Sometimes I take a verse with me on my walk (another idea from The Artist’s Rule). On Holy Saturday I took Matthew 27:61 with me: “Mary Magdalene and the other Mary were there, sitting opposite the tomb (DFV).” I meditated on this holy day of waiting on the Marys waiting and sitting opposite of the tomb. How long did they hold their vigil? Did they stay through the night and Sabbath, only leaving when they needed to go buy the spices to complete his burial? What was it like to sit opposite of the tomb, remaining there, bearing witness of Jesus’ death and crucifixion, with no knowledge of the coming resurrection? As I walked I felt a deep sense of silence and a deep sense of Godde’s presence. Of that unshakeable presence and love that not even death could overcome. It was a holy walk.

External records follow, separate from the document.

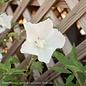#3 Hibiscus syr White Pillar/Rose Of Sharon/Althea Columnar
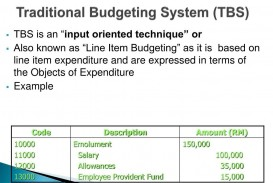 010 Incredible Line Item Budget Example  Format Meaning With
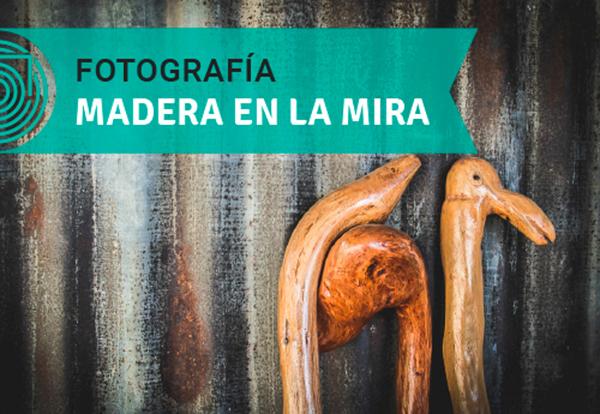 concursos_epe_foto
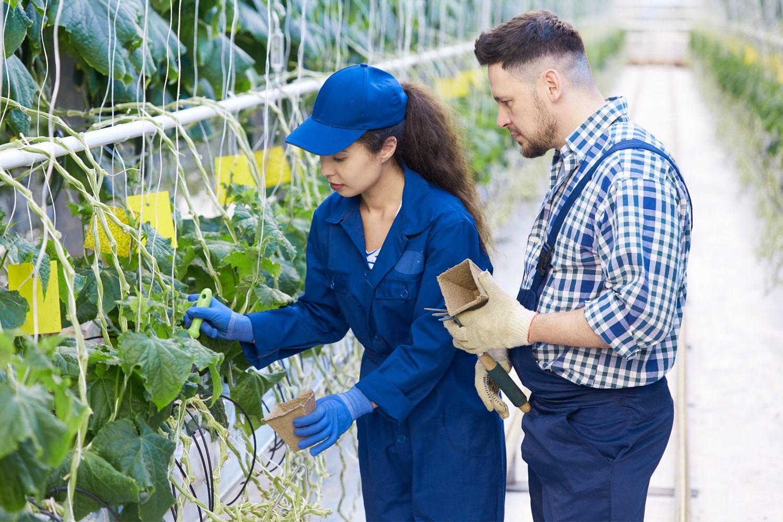 Farmer woman with evaluator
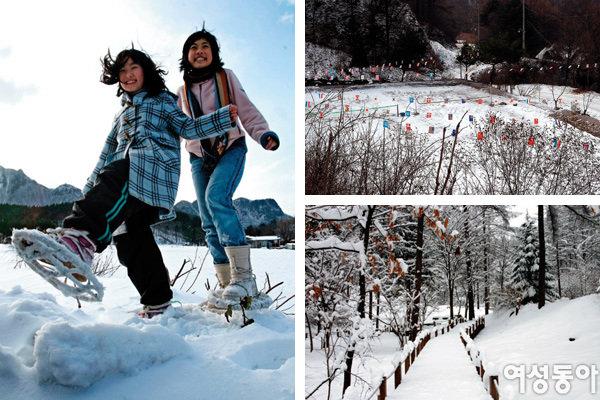 휴양림 겨울맞이 행사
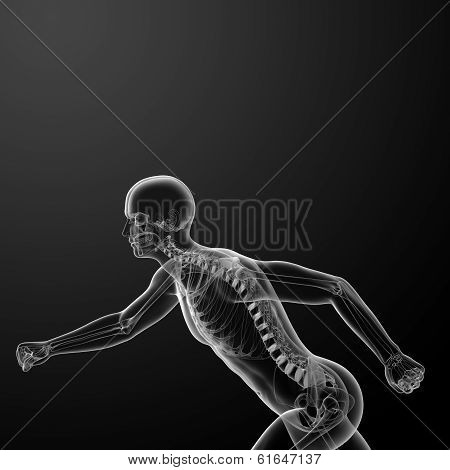 Running skeleton by X-rays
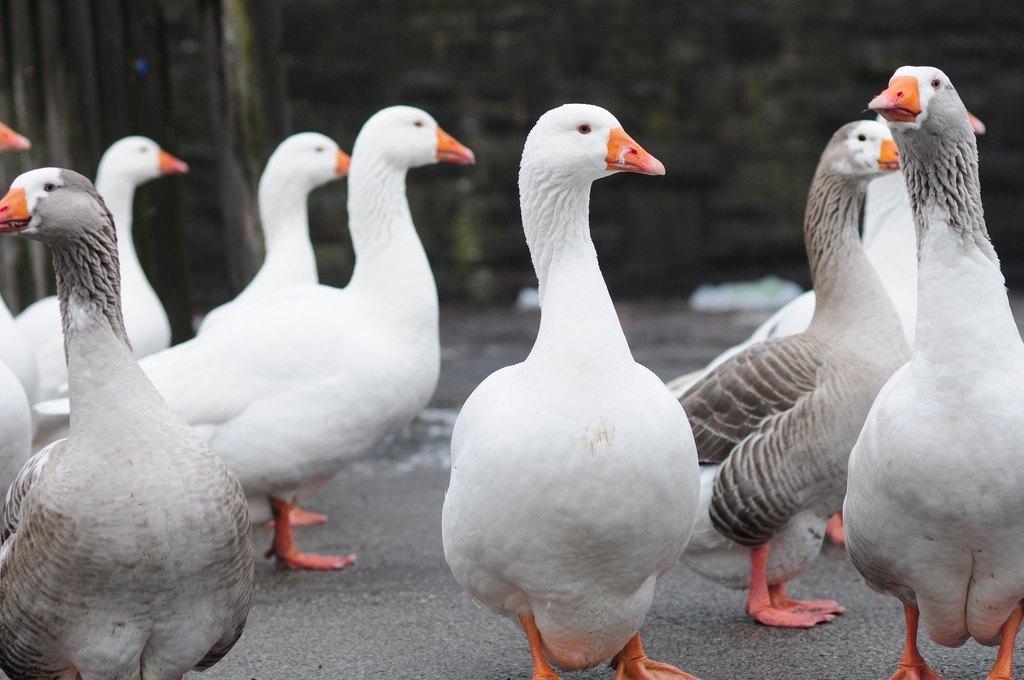 Ganzeliesel label alsacien des producteurs de foie gras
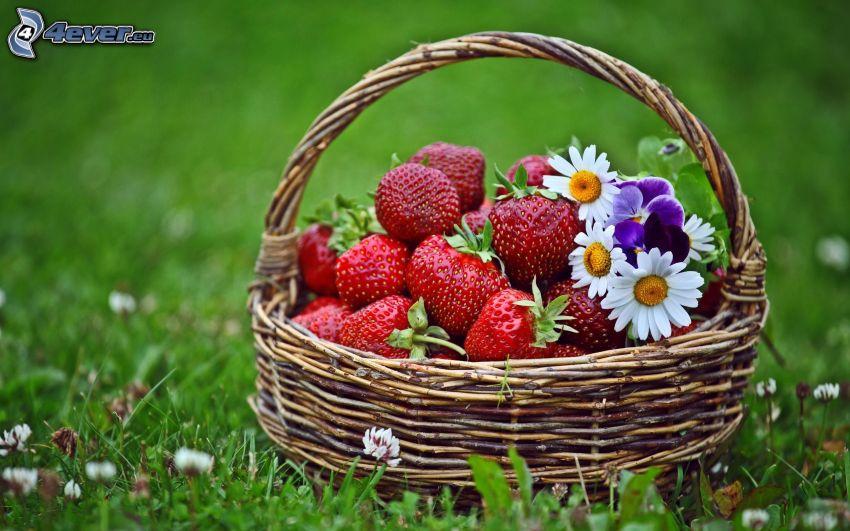 jordgubbar, prästkragar, korg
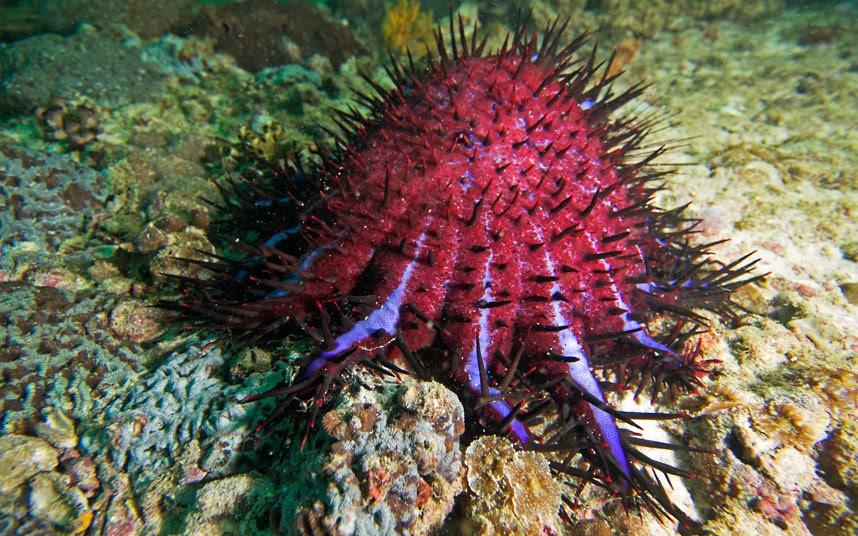 Parakseno.gr : coral 8 Ο μαγικός κόσμος του μεγάλου κοραλλιογενούς υφάλου
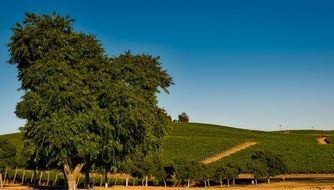 a picturesque landscape of vineyards in California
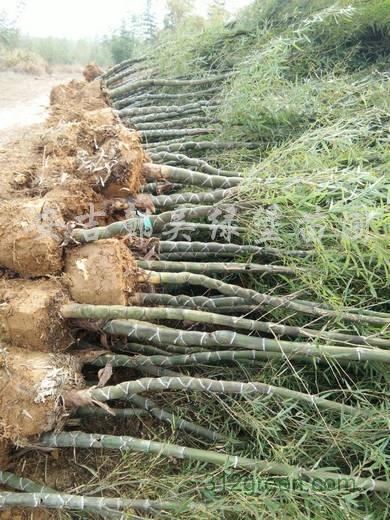 供应龟甲竹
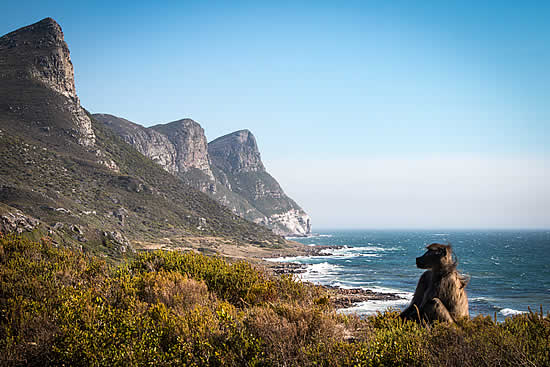 Cape Town baboon management:  How legal is it?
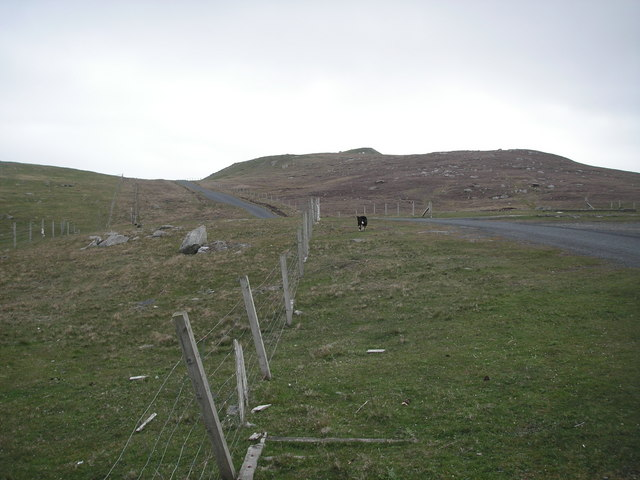 East Hogaland Road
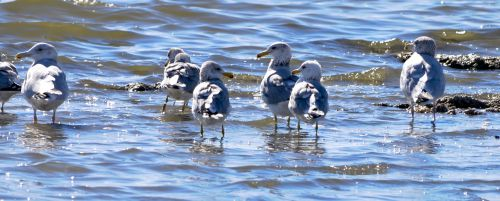 Wading Seagulls
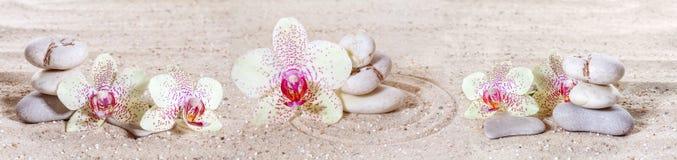 Panorama mit Orchideen und Zensteinen lizenzfreies stockbild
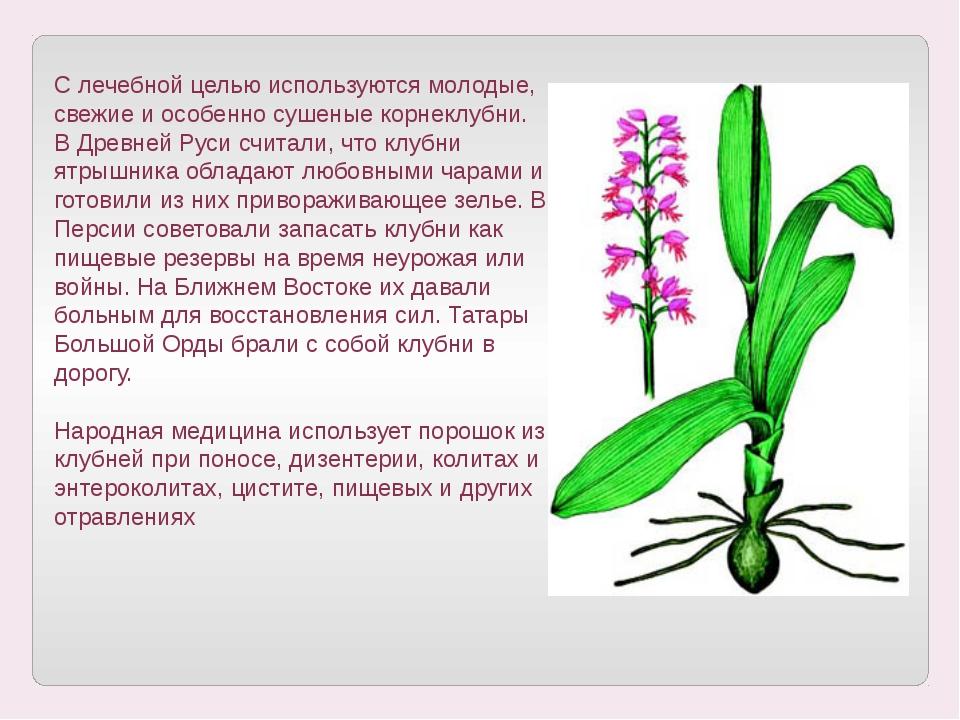 С лечебной целью используются молодые, свежие и особенно сушеные корнеклубни....
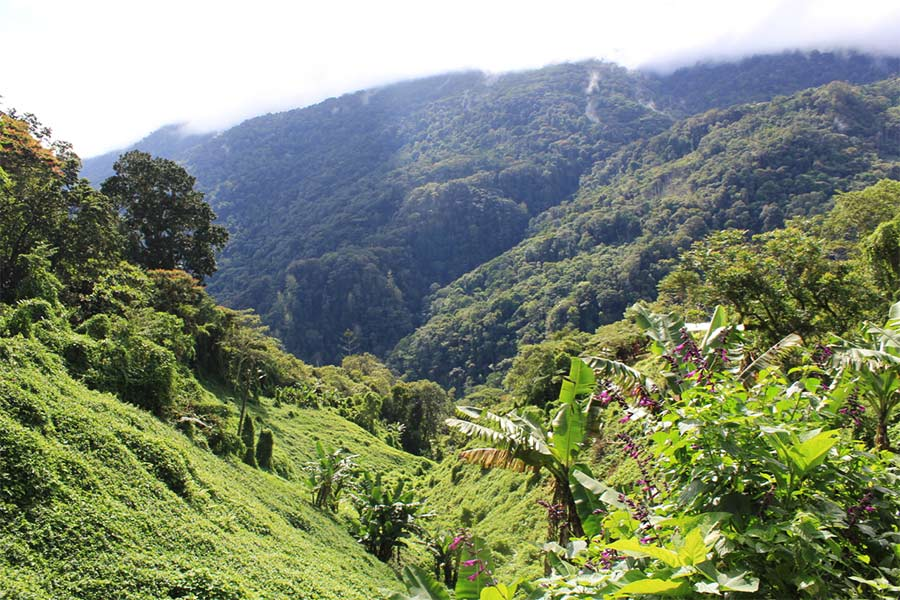 View of the Kokoda Track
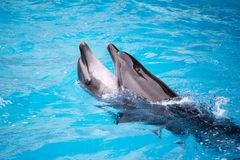 Dolphins with balls Royalty Free Stock Photography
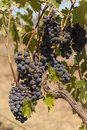 Free Winery Stock Images - 28940044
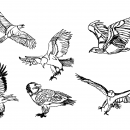 6 Eagle Drawing (PNG Transparent)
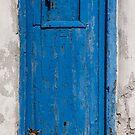 Little Cat Door by Tony Cave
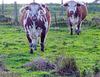 English Longhorn cattle.
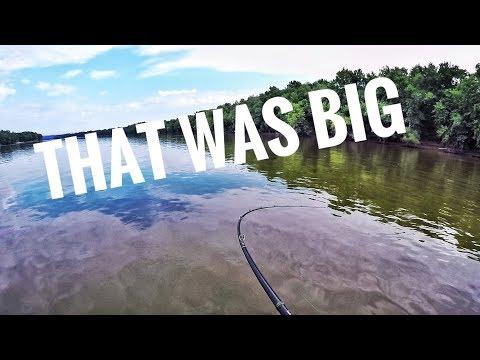 Upper Potomac SMALLMOUTH And LARGEMOUTH At Riley's Lock!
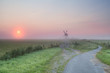 misty summer sunrise over Dutch farmland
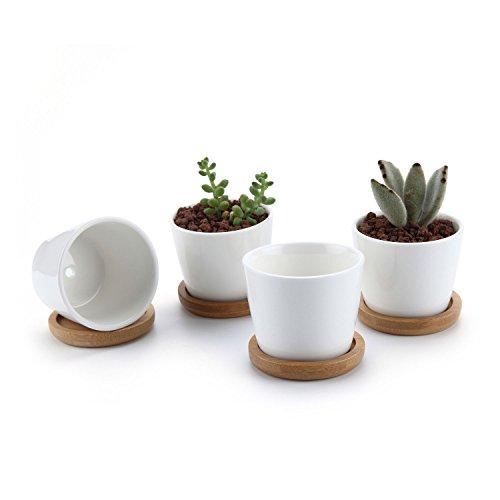 T4U 6.5CM Set of 4 Rotondo Sucuulent Erba Vaso con bambù Vassoio Ceramica Vaso di Fiori Pianta Succulente Cactus Vaso di Fiori Giardino i vasi di Fiori vasi di Piante.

I find myself praying, meditating and contemplating on my walks. I find myself listening for Godde–especially in the wind. The wind has always represented the Holy Spirit for me. I listen for Godde’s voice on the wind, and as the wind blows through the trees. Other times I find myself playing, taking off my shoes to splash through Lake Michigan then collapsing under the willow trees, wondering what world I will find myself in under their branches. I think both extremes bring me closer to Godde. Make me more like Christ. Make more of the woman Godde created me to be and helps me let go of the masks and disguises I’ve worn for years to conform to what the church said I should be. These walks have become one of my favorite spiritual practices.
What do you think of contemplative walking? Have you done this? What was your experience of walking to be in the present moment and with Godde in that moment? What things did you notice? What things did you let go of? Is this a practice you would be interested in trying?
If you do go on a contemplative walk this week, please let me know what you experienced and how you felt in the comments.